Life is not always easy for the children of famous writers, especially girls. We may recall the daughters of John Milton, diligently copying out their father’s work as his sight faded, or the tribulations of Dora Wordsworth and Sara Coleridge, described by Katie Waldegrave in The Poets’ Daughters (London, 2013; DRT ELD.DS.199292). Subjected to their fathers’ eccentricities, overbearing authority or intermittent neglect, they also suffered from the restrictions imposed on women of talent and spirit by the conventions and expectations of 19th-century society. When these were compounded by the disruption to family life resulting from a father’s political views, the outlook could be grim indeed.

Black and white photograph of Adele Hugo
Portrait of Adèle Hugo, reproduced in Leslie Smith Dow, Adèle Hugo: La misérableJournal d’Adèle Hugo (Fredericton, N.B., 1993) YA.1995.a.4832

Such was the situation of Adèle Hugo. She was born on 28 July 1830, at the time of the fateful events leading to the overthrow of Charles X, and political turbulence was to mark her passage through life. Her early life was comfortably affluent; the youngest of the family, she grew up with her sister Léopoldine and brothers Charles and François-Victor in a cultured home where her talent for music was fostered. However, she never ceased to be aware that Léopoldine was her father’s favourite, and the feeling of inferiority was deepened when in 1843 the newly-married Léopoldine and her young husband drowned in a boating accident. Victor Hugo never recovered from the loss, which he explored in some of his most impassioned poetry.

His emotional suffering, however, did not prevent him from engaging in political activity as a pair de France and Member of Parliament, and penning outspoken pamphlets in which he opposed the death penalty and attacked Louis Napoleon’s seizure of power. In protest at the anti-parliamentarian constitution of 1851 Hugo left France, first for Brussels, then for Jersey, and finally for Guernsey.

Black and white photograph of a large two-storey white house
Marine Terrace, where Victor Hugo and his family lived on Jersey from 1852-1855. Reproduced in Le Journal d’Adèle Hugo vol. 1 (Paris, 1968). X.906/288

At the time of her father’s decision to leave France Adèle was 21, and the relocation occurred at a point when she might reasonably have been expecting to marry and establish a position in Parisian society. Instead, she found herself living on a remote island whose social life did not provide the diversions and company to rival that of the City of Light. Nevertheless, in her diary she proved an apt and observant chronicler and critic of the circles in which she was obliged to move.

EXTRACTED DATA:
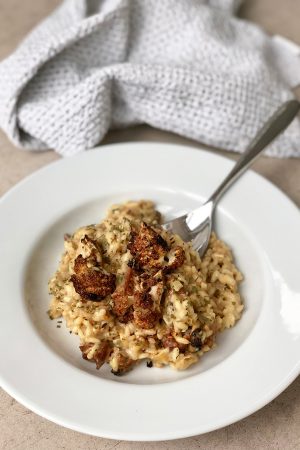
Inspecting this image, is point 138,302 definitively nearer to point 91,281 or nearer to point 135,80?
point 91,281

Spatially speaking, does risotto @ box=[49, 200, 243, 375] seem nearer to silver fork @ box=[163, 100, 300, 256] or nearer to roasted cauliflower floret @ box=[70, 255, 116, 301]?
roasted cauliflower floret @ box=[70, 255, 116, 301]

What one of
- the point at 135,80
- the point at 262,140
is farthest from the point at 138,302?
the point at 135,80

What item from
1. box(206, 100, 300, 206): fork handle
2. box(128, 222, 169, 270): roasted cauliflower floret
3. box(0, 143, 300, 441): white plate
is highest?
box(206, 100, 300, 206): fork handle

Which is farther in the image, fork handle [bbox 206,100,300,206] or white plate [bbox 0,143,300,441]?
fork handle [bbox 206,100,300,206]

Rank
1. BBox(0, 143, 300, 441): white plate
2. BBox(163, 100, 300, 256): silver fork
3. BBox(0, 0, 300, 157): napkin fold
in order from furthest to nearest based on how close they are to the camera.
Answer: BBox(0, 0, 300, 157): napkin fold → BBox(163, 100, 300, 256): silver fork → BBox(0, 143, 300, 441): white plate

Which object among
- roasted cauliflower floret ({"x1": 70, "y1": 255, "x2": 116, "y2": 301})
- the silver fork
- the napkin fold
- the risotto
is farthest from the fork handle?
roasted cauliflower floret ({"x1": 70, "y1": 255, "x2": 116, "y2": 301})

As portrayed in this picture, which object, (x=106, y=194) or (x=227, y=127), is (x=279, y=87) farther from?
(x=106, y=194)

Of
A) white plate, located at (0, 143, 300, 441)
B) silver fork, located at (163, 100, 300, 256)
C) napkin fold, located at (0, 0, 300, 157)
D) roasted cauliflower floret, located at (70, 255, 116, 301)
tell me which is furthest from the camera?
napkin fold, located at (0, 0, 300, 157)
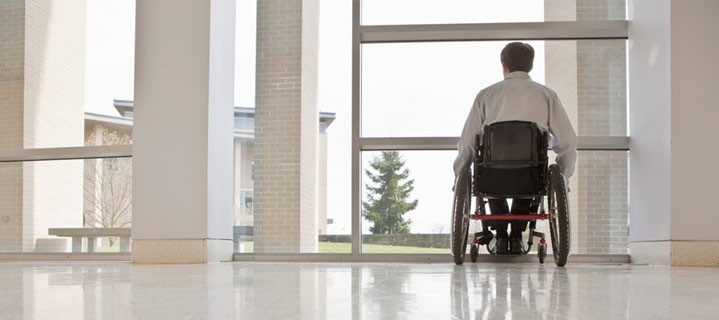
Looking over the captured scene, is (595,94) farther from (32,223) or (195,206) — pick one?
(32,223)

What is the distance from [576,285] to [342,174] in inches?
113

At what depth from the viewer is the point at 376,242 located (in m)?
4.77

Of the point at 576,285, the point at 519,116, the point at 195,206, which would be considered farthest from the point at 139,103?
the point at 576,285

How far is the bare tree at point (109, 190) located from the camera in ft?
16.5

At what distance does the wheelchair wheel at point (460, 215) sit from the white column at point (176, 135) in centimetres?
142

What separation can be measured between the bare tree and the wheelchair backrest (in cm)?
238

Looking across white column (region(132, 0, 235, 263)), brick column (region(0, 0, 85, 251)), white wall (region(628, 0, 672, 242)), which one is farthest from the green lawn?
brick column (region(0, 0, 85, 251))

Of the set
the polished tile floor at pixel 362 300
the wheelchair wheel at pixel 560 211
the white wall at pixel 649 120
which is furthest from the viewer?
the white wall at pixel 649 120

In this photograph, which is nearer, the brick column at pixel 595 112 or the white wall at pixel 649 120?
the white wall at pixel 649 120

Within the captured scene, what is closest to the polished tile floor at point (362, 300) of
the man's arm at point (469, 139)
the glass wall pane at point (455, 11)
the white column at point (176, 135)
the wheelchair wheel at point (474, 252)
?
the man's arm at point (469, 139)

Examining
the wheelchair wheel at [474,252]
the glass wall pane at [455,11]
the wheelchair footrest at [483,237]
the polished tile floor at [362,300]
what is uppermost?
the glass wall pane at [455,11]

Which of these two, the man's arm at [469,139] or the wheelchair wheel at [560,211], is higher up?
the man's arm at [469,139]

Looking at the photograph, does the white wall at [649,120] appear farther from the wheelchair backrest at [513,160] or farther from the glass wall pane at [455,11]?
the wheelchair backrest at [513,160]

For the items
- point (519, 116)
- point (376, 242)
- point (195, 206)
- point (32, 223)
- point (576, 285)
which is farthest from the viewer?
point (32, 223)
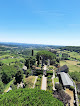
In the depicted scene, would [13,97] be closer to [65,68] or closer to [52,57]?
[65,68]

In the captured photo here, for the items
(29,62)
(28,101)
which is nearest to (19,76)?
(29,62)

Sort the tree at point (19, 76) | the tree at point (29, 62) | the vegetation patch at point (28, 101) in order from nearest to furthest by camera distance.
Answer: the vegetation patch at point (28, 101), the tree at point (19, 76), the tree at point (29, 62)

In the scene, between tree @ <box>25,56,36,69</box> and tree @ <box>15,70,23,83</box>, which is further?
tree @ <box>25,56,36,69</box>

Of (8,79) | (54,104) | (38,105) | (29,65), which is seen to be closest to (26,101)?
(38,105)

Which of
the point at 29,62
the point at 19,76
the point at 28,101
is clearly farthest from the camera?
the point at 29,62

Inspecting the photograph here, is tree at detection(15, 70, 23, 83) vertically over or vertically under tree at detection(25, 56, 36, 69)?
under

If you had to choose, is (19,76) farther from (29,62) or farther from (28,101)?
(28,101)

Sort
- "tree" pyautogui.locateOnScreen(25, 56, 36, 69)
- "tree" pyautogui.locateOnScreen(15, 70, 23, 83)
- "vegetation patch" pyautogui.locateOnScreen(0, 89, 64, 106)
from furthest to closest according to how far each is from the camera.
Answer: "tree" pyautogui.locateOnScreen(25, 56, 36, 69)
"tree" pyautogui.locateOnScreen(15, 70, 23, 83)
"vegetation patch" pyautogui.locateOnScreen(0, 89, 64, 106)

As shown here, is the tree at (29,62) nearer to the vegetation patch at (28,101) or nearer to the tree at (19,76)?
the tree at (19,76)

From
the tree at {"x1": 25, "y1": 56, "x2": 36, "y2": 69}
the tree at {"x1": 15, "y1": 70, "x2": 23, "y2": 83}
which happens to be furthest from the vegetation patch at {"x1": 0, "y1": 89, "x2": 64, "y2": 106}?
A: the tree at {"x1": 25, "y1": 56, "x2": 36, "y2": 69}

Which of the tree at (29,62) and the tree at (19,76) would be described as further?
the tree at (29,62)

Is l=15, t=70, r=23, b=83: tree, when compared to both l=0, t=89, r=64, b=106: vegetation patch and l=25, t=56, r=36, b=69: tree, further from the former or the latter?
l=0, t=89, r=64, b=106: vegetation patch

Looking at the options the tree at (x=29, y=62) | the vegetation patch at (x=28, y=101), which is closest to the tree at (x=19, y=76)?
the tree at (x=29, y=62)
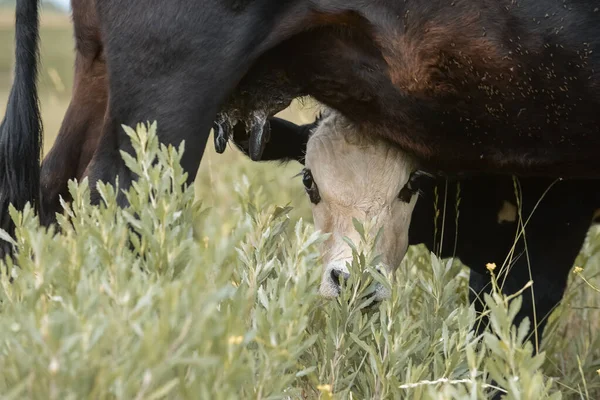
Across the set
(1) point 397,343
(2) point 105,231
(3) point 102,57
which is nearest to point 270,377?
(2) point 105,231

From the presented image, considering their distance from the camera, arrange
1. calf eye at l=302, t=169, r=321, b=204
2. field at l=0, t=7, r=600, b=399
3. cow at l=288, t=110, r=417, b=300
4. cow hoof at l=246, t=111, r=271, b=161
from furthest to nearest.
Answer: calf eye at l=302, t=169, r=321, b=204
cow at l=288, t=110, r=417, b=300
cow hoof at l=246, t=111, r=271, b=161
field at l=0, t=7, r=600, b=399

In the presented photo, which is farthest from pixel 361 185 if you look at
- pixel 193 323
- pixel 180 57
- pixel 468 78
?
pixel 193 323

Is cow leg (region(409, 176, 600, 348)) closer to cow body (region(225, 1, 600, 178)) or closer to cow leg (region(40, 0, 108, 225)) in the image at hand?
cow body (region(225, 1, 600, 178))

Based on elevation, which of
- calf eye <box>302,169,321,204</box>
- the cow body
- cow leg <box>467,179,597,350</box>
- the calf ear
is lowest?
cow leg <box>467,179,597,350</box>

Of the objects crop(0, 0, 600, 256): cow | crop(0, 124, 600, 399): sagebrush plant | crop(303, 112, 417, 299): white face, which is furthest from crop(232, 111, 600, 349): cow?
crop(0, 124, 600, 399): sagebrush plant

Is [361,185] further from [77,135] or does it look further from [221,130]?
[77,135]

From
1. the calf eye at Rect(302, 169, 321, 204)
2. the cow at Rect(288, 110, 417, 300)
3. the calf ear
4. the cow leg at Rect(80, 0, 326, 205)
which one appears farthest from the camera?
the calf ear

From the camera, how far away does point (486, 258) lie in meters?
3.64

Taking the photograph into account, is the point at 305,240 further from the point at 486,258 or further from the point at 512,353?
the point at 486,258

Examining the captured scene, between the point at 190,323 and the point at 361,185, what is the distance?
1976 mm

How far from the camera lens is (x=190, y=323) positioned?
139cm

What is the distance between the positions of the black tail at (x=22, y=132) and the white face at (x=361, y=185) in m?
1.02

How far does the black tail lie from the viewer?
10.5 feet

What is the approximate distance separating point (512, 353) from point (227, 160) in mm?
5812
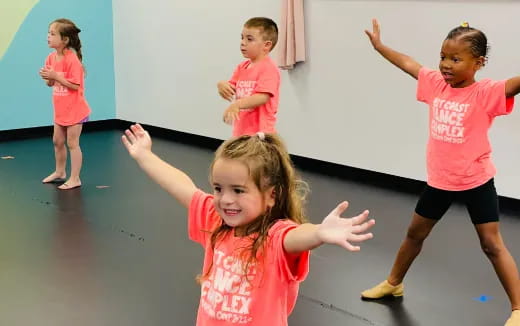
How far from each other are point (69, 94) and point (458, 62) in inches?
125

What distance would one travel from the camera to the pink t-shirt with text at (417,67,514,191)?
271 centimetres

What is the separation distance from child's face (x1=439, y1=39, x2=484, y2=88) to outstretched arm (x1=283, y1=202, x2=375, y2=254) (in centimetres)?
150

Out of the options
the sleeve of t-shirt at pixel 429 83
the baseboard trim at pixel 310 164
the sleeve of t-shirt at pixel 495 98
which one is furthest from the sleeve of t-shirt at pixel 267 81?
the baseboard trim at pixel 310 164

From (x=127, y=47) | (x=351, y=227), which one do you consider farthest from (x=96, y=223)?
(x=127, y=47)

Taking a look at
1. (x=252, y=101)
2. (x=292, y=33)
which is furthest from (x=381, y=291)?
(x=292, y=33)

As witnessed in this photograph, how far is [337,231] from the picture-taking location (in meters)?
1.34

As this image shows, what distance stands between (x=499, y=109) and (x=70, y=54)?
3.33 m

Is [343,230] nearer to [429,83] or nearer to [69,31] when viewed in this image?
[429,83]

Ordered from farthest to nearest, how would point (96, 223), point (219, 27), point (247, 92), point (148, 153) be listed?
point (219, 27) → point (96, 223) → point (247, 92) → point (148, 153)

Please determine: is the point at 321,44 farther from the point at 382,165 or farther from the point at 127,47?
the point at 127,47

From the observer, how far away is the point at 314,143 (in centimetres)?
559

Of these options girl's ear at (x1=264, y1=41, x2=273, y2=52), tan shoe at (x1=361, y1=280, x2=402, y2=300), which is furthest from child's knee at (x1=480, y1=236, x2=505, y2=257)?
girl's ear at (x1=264, y1=41, x2=273, y2=52)

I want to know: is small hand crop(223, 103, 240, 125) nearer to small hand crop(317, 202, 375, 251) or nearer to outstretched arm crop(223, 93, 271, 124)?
outstretched arm crop(223, 93, 271, 124)

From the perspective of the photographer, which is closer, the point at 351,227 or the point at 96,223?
the point at 351,227
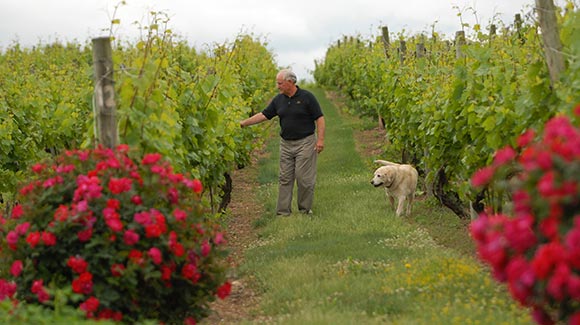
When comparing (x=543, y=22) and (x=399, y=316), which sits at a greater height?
(x=543, y=22)

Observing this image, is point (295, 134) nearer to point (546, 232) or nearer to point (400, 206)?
point (400, 206)

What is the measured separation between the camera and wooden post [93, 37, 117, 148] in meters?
6.43

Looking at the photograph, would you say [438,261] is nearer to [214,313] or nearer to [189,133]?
[214,313]

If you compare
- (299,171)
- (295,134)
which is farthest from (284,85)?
(299,171)

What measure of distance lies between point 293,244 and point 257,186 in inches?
239

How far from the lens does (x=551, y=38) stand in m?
6.60

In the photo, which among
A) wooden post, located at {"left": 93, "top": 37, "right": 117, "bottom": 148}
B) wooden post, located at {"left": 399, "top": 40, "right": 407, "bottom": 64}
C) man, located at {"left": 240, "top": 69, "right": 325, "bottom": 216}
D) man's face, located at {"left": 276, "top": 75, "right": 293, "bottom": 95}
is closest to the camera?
wooden post, located at {"left": 93, "top": 37, "right": 117, "bottom": 148}

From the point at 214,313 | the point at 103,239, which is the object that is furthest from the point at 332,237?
the point at 103,239

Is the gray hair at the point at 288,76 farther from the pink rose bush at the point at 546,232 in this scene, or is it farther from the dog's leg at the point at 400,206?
the pink rose bush at the point at 546,232

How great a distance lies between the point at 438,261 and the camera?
719cm

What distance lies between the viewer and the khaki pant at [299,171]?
1103 cm

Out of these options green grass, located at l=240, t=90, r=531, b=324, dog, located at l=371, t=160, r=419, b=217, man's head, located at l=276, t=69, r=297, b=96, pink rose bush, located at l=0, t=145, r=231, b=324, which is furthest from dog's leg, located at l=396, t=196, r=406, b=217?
pink rose bush, located at l=0, t=145, r=231, b=324

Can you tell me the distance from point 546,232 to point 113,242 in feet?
9.55

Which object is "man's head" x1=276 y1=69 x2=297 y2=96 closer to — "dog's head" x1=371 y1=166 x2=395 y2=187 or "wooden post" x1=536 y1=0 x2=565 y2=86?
"dog's head" x1=371 y1=166 x2=395 y2=187
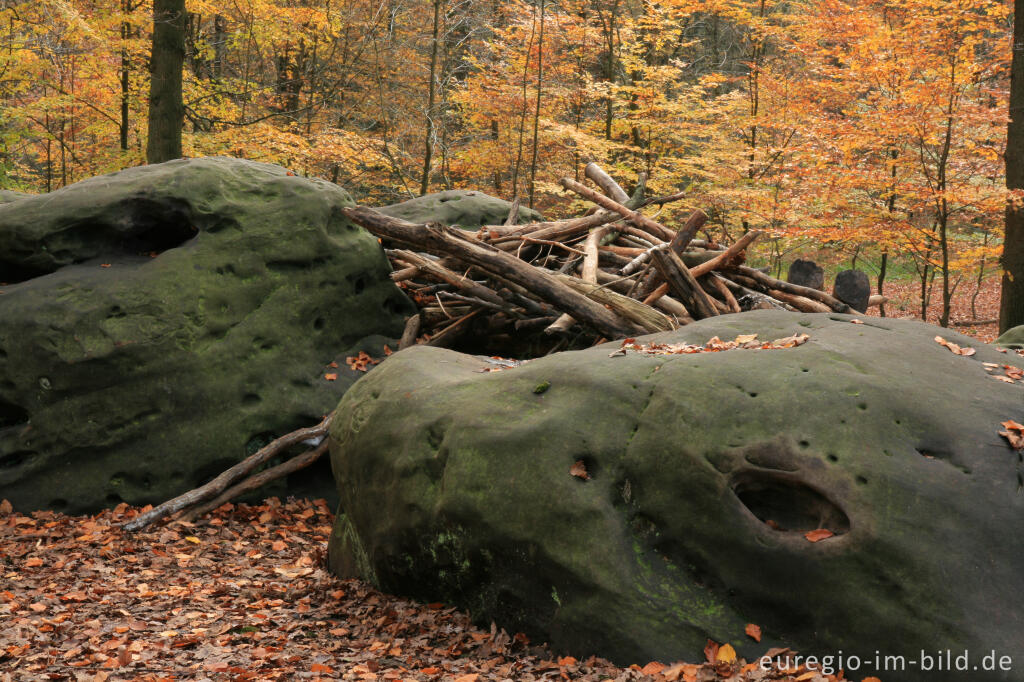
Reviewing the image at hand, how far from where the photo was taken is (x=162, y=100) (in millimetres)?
10672

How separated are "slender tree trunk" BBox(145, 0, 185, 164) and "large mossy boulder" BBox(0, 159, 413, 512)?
2994 millimetres

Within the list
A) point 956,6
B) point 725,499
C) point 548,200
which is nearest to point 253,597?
point 725,499

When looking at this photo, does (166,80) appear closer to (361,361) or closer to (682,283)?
(361,361)

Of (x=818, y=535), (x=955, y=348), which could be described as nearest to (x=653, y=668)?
(x=818, y=535)

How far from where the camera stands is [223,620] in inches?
189

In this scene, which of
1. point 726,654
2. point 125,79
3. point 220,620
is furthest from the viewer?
point 125,79

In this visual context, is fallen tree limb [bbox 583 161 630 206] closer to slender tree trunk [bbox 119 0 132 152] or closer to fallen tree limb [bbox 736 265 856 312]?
fallen tree limb [bbox 736 265 856 312]

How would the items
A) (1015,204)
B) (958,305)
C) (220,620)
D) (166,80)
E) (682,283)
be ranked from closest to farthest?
(220,620), (682,283), (1015,204), (166,80), (958,305)

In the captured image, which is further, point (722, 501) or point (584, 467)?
point (584, 467)

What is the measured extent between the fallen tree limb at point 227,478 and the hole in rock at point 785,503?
3.66 m

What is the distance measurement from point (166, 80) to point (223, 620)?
8684 millimetres

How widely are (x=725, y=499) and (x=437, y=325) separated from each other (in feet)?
17.9

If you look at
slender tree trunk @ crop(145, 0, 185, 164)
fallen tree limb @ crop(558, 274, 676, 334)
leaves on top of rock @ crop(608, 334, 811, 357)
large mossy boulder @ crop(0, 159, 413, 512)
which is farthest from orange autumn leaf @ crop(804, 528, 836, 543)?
slender tree trunk @ crop(145, 0, 185, 164)

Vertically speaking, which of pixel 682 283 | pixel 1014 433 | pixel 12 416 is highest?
pixel 682 283
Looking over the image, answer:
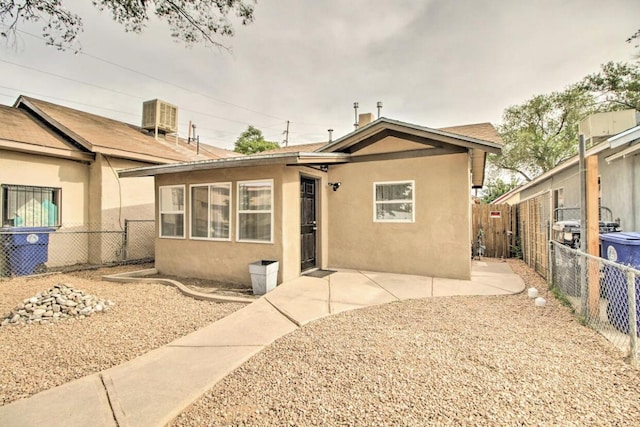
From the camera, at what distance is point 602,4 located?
7230 millimetres

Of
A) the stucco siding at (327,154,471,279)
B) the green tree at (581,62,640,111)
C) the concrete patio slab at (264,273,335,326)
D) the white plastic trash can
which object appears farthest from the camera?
the green tree at (581,62,640,111)

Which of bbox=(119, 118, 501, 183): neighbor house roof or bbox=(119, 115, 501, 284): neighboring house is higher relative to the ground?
bbox=(119, 118, 501, 183): neighbor house roof

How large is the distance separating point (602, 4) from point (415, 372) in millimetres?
9750

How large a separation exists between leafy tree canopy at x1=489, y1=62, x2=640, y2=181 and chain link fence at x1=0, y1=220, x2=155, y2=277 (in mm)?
25009

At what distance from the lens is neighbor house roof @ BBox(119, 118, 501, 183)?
6113 mm

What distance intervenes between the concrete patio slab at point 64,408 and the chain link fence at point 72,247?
22.1 feet

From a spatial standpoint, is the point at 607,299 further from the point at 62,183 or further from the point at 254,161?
the point at 62,183

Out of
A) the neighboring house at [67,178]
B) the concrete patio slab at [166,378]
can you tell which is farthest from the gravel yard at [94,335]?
the neighboring house at [67,178]

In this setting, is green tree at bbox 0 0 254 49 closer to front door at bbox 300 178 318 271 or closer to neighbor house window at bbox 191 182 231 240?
neighbor house window at bbox 191 182 231 240

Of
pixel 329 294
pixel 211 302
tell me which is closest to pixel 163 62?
pixel 211 302

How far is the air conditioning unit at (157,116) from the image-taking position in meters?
13.6

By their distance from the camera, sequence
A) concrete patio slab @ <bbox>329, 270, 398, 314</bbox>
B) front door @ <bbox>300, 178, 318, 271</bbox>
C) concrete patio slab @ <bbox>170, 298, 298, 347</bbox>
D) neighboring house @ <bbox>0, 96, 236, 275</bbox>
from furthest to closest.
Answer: neighboring house @ <bbox>0, 96, 236, 275</bbox>, front door @ <bbox>300, 178, 318, 271</bbox>, concrete patio slab @ <bbox>329, 270, 398, 314</bbox>, concrete patio slab @ <bbox>170, 298, 298, 347</bbox>

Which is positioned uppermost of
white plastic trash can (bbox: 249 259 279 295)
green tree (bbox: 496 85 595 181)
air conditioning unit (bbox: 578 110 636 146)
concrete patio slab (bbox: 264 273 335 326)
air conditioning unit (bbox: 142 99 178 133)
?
green tree (bbox: 496 85 595 181)

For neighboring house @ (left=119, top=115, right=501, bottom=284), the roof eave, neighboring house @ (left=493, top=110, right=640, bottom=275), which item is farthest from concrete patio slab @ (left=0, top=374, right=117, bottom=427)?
neighboring house @ (left=493, top=110, right=640, bottom=275)
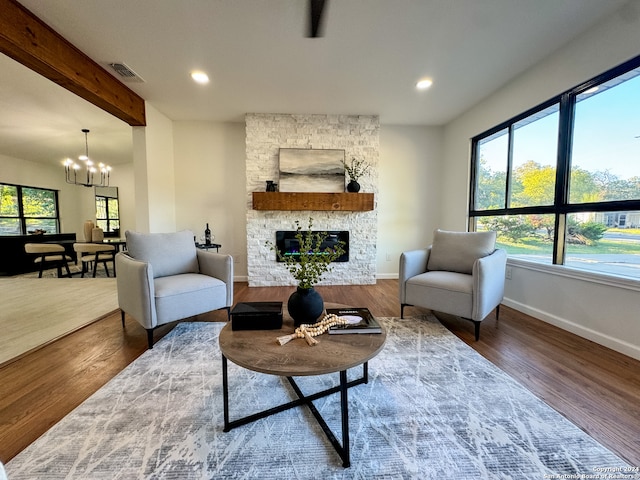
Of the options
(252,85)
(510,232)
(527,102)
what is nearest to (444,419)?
(510,232)

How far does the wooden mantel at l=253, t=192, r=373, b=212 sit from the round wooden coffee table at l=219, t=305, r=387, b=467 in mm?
2575

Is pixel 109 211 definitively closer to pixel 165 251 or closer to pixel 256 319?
pixel 165 251

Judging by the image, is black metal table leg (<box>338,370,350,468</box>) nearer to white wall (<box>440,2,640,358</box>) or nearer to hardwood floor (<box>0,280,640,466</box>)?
hardwood floor (<box>0,280,640,466</box>)

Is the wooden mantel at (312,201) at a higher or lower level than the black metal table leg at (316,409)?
higher

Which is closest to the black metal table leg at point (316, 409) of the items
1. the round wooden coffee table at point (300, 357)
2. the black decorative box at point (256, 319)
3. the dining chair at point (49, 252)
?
the round wooden coffee table at point (300, 357)

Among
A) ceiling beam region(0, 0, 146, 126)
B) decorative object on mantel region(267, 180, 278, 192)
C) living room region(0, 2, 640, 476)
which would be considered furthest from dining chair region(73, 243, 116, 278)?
decorative object on mantel region(267, 180, 278, 192)

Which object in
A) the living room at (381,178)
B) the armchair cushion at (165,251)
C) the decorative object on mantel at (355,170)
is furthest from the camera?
the decorative object on mantel at (355,170)

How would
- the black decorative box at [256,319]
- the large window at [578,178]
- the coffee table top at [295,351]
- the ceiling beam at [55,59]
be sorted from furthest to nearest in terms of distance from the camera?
the large window at [578,178]
the ceiling beam at [55,59]
the black decorative box at [256,319]
the coffee table top at [295,351]

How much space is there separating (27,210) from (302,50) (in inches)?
297

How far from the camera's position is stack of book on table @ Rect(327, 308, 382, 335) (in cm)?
133

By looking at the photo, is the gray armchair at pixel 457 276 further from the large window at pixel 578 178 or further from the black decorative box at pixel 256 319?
the black decorative box at pixel 256 319

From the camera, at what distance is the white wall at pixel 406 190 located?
14.2 ft

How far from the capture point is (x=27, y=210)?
19.4ft

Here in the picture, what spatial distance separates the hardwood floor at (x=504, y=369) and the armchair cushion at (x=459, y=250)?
0.55 metres
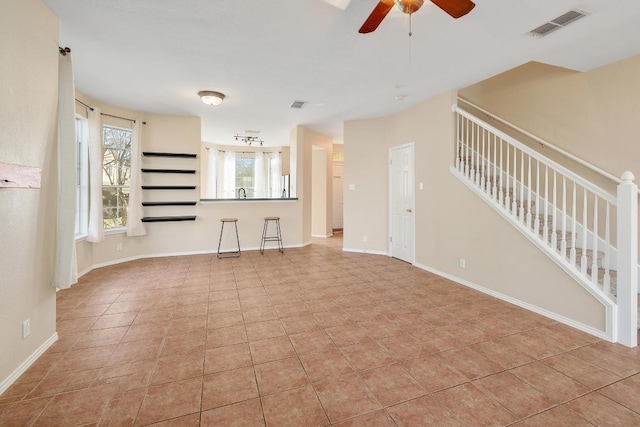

YOUR TASKS:
A: Please list every child of Victor Hugo named in the passage on Adèle Hugo.
B: Summarize the passage on Adèle Hugo in two sentences.
C: Carry the passage on Adèle Hugo on past its last sentence.

ANSWERS TO THE TASKS:
A: Adèle, Léopoldine, Charles, François-Victor

B: Adèle Hugo, born on 28 July 1830 as the youngest of the family, grew up in a comfortable, cultured home but always felt that her sister Léopoldine was their father's favorite, a feeling deepened when Léopoldine drowned in 1843. When Victor Hugo left France in protest at the 1851 constitution and moved to Brussels, then Jersey, then Guernsey, Adèle, then 21, lost the prospect of Parisian society, though her diary shows her as an observant chronicler and critic of the island circles.

C:
Facsimiles of manuscript pages from Adele Hugo's diary
Manuscript pages from Adèle Hugo’s, journal reproduced in Le Journal d’Adèle Hugo vol. 1 

Among the amusements on offer were the races which she describes in her journal for June 1855 under the heading ‘Les Courses de Jersey’. Three months in advance posters could be seen advertising ‘Jersey Races: Cup de la Reine’, giving the local belles plenty of time to prepare their outfits: ‘delicious sky-blue hats’ worn with ‘superb green dresses (a ‘fashionable’ style only for the countryside)’ she remarks tartly, going on to describe ladies whose costumes of red, green, and yellow gave them the appearance of splendid parrots, topped off with ‘provincial marabou and diadems in artificial velvet, worthy of adorning the brow of a princess of the blood royal, and consequently in poor taste. It is not a steeple-chase for horses; it is a steeple-chase for women’. She gleefully notes the subterfuges of an Englishwoman who affects extra-long skirts to conceal her big feet, while another goes to the other extreme to display a skinny leg which she mistakenly believes slender.

An advertisement for the Jersey Races of 1862 with a vignette of three horses and their jockeys racing
An advertisement for the Jersey Races of 1862, a few years after Adèle’s visit, from the Jersey Independent and Daily Telegraph, 23 June 1862 (MFM.M86750-51)

As for the jockeys, she mocks them as ‘awful cretins, which provides the somewhat curious spectacle of donkeys on horseback’. Watching them from the grandstand are the young men belonging to the clubs: ‘beaux, English dandies, cretins, collectors of cretinous cravats, surmounted by side-whiskers (usually red). Here is the menagerie: geese, turkeys, ducks and donkeys assuming the names of lions, tigers and jackals’, braying and neighing in a cloud of malodorous breath as they place their bets:

“Look – a shilling (26 sous) if so-and so comes in with so-and-so,” says a lion, squeezed into an implacable suit.
“No,” replies a tiger, his neighbour, with an insurmountable stove-pipe of a hat on his head, and afraid of losing his 26 sous, “I’m not betting.”

Below the grandstand is an area where the visitors’ carriages are stabled; ‘from time to time starving horses try to gobble up a spectator, taking him for hay’; while above, Hugo’s fellow-exiles parade and an English officer, ‘the rossable Major Ross’, jockeys for position with the Hungarian General Perczel and comes off the worse. Alarmed at the prospect of a duel and possibly fighting for the first time in his life, the ‘false major’ apologizes profusely to the ‘genuine general’ and creeps away.

Colour illustration of two chestnut horses and their jockeys racing in front of a large crowd of top-hatted men
A 19th-century horse-race, from G. Finch Mason, The Tame Fox, and other stories (London, [1897]) 012627.m.19.

Those who know Adèle Hugo chiefly through Isabelle Adjani’s portrayal of her in François Truffaut’s film The Story of Adèle H. (1975), crossing the Atlantic in desperate pursuit of yet another officer, the perfidious Lieutenant Pinson, may be agreeably surprised by the Jane Austen-like acuity of her diaries. She outlived her father, dying in 1915 in the asylum where she had been under treatment for schizophrenia. Painfully frustrating as her life may have been, it could not extinguish her capacity to express herself with piquancy and perception.

Susan Halstead, Subject Librarian (Social Sciences), Research Services.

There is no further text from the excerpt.